Please copy every item below word for word, leaving out the pictures.

§ **SUPPLIED MATERIAL**:
···

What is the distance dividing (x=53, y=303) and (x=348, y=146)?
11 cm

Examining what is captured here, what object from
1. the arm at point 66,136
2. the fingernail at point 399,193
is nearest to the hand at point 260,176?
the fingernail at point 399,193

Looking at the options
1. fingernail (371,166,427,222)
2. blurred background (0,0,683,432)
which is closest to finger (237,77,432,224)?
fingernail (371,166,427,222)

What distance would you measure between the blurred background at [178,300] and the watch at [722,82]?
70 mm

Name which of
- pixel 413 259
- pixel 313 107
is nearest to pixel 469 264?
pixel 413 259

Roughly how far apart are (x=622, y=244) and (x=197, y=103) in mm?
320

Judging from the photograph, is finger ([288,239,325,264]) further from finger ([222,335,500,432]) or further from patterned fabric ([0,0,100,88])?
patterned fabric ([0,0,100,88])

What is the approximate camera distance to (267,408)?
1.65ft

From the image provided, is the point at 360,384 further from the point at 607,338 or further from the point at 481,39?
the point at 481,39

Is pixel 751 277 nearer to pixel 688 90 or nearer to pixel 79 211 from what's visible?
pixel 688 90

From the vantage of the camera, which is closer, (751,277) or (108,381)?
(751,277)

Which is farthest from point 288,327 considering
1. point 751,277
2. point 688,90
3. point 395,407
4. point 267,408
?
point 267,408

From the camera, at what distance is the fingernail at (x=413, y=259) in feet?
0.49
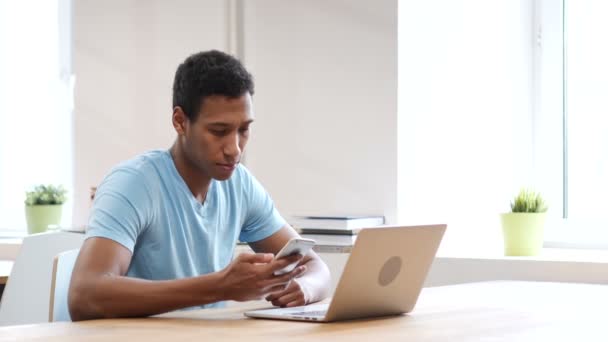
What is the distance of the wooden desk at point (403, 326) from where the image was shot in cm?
176

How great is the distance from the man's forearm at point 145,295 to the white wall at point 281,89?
4.68 feet

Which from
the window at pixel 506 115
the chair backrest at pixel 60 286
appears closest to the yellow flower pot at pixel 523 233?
the window at pixel 506 115

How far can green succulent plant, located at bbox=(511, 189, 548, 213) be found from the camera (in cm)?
329

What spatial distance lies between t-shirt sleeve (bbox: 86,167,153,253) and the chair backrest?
11 cm

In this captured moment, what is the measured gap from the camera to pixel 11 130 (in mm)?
4672

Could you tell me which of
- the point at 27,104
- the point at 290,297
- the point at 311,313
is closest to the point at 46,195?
the point at 27,104

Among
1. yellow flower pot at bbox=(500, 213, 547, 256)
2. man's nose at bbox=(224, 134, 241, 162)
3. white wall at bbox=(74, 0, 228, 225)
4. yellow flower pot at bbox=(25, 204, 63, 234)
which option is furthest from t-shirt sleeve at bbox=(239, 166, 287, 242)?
yellow flower pot at bbox=(25, 204, 63, 234)

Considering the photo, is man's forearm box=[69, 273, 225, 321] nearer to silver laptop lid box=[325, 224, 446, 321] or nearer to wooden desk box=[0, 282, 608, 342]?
wooden desk box=[0, 282, 608, 342]

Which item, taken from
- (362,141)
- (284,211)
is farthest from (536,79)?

···

§ **FINAL RESULT**:
What is the distance dividing (x=53, y=303) and (x=348, y=146)?
11 cm

Examining what is captured here, what object from
1. the arm at point 66,136
2. the fingernail at point 399,193
is nearest to the hand at point 260,176?
the fingernail at point 399,193

Looking at the options
1. fingernail (371,166,427,222)
2. blurred background (0,0,683,432)
which is closest to finger (237,77,432,224)?
fingernail (371,166,427,222)

What distance would you measure between the blurred background at [178,300] and the watch at [722,82]?
70 mm

Name which of
- pixel 413 259
- pixel 313 107
is nearest to pixel 469 264?
pixel 413 259

Roughly how far apart are (x=622, y=244) and (x=197, y=103) in mm?
320

Judging from the photograph, is finger ([288,239,325,264]) further from finger ([222,335,500,432]) or further from patterned fabric ([0,0,100,88])?
patterned fabric ([0,0,100,88])

What is the approximate camera distance to (267,408)?
1.65ft

From the image provided, is the point at 360,384 further from the point at 607,338 or further from the point at 481,39?
the point at 481,39

Is pixel 751 277 nearer to pixel 688 90 or nearer to pixel 79 211 from what's visible?
pixel 688 90

From the vantage of the camera, which is closer, (751,277) or (108,381)?
(751,277)

Which is farthest from point 288,327 considering
1. point 751,277
2. point 688,90
3. point 395,407
4. point 267,408
?
point 267,408

From the camera, at what distance is the fingernail at (x=413, y=259) in feet?
0.49
What is the distance of the wooden desk at point (403, 326) from where the image was shot in cm?
176

How great is the distance from the man's forearm at point 145,295 to the white wall at point 281,89?
4.68 feet

Which from
the window at pixel 506 115
the chair backrest at pixel 60 286
appears closest to the yellow flower pot at pixel 523 233?
the window at pixel 506 115

How far can green succulent plant, located at bbox=(511, 189, 548, 213) be found from the camera (in cm)?
329

What spatial distance lies between t-shirt sleeve (bbox: 86,167,153,253) and the chair backrest?
11 cm

In this captured moment, what is the measured gap from the camera to pixel 11 130 (in mm)?
4672

Could you tell me which of
- the point at 27,104
- the point at 290,297
- the point at 311,313
is closest to the point at 46,195?
the point at 27,104

Among
1. yellow flower pot at bbox=(500, 213, 547, 256)
2. man's nose at bbox=(224, 134, 241, 162)
3. white wall at bbox=(74, 0, 228, 225)
4. yellow flower pot at bbox=(25, 204, 63, 234)
which option is furthest from t-shirt sleeve at bbox=(239, 166, 287, 242)?
yellow flower pot at bbox=(25, 204, 63, 234)

Considering the photo, is man's forearm box=[69, 273, 225, 321] nearer to silver laptop lid box=[325, 224, 446, 321] or nearer to wooden desk box=[0, 282, 608, 342]?
wooden desk box=[0, 282, 608, 342]

Which item, taken from
- (362,141)
- (284,211)
is farthest from (536,79)?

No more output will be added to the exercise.